O papel do cinema é nos fazer perceber isso. Acredito que esse é o papel da arte, de nos fazer ver o mundo como uma experiência sensível, de ampliar os caminhos de nossa sensibilidade. De nos fazer ter outras experiências. E de nos aceitar como verdadeiramente somos. É tão difícil que nós nos aceitemos como somos. E também de aceitar o outro como ele é. O desafio é sermos nós mesmos, e não como querem (nossa família, nossos chefes, etc.) que nós sejamos. Para isso, é importante ter acesso à diversidade. Termos contato com outras culturas, com outros modos de ser, percebermos que há pessoas que são e pensam diferentes de nós, e que elas não são melhores ou piores por causa disso. 

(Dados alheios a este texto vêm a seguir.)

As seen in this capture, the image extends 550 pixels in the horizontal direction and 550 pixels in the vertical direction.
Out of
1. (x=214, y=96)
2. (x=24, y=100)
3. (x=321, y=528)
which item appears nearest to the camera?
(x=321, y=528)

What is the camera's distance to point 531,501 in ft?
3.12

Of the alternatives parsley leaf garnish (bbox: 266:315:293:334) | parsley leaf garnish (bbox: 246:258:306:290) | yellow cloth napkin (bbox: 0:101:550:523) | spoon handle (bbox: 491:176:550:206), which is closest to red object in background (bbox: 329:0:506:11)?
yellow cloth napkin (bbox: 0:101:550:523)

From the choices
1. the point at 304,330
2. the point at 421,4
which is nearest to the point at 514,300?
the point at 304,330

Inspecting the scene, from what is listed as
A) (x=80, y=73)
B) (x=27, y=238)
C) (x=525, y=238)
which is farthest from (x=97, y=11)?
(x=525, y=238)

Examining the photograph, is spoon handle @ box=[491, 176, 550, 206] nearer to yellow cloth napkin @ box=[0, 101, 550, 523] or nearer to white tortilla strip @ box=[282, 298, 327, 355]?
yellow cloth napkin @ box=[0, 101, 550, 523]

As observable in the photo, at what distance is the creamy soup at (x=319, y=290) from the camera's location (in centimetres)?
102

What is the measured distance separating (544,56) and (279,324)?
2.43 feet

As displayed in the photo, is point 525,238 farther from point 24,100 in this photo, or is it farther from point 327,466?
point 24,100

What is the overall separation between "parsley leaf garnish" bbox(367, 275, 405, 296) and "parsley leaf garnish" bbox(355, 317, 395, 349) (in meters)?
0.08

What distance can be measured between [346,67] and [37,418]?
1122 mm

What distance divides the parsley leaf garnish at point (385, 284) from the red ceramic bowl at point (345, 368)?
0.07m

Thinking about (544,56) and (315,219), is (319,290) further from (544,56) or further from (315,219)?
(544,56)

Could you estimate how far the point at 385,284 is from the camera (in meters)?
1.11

Respeitar e conviver com a diferença. Ouvir. Respirar. Entender que não precisamos torcer pelo mesmo time de futebol, ouvir as mesmas músicas, ver os mesmos filmes, ter a mesma orientação sexual, ter a mesma religião. Que podemos ter o direito de escolha. Que podemos viver e pensar de forma própria, que não precisamos ser meros zumbis. Que possamos entender que o mundo é um processo histórico, uma construção de olhares dos “vencedores” que esmagam os “vencidos”. Que possamos sair da nossa zona de conforto, e nos abrir para outras experiências. E que entendamos que a liberdade não é viver da forma como queremos, mas que é também respeitar os nossos limites e os limites do outro. Ser como somos sem ferir o outro.

Acho (talvez romanticamente) que o cinema pode contribuir nesse processo de luta, nesse processo de engajamento do ser humano por uma outra existência. Essa é a minha utopia!

M.V.: Obrigado amigo. A gente se vê nos festivais.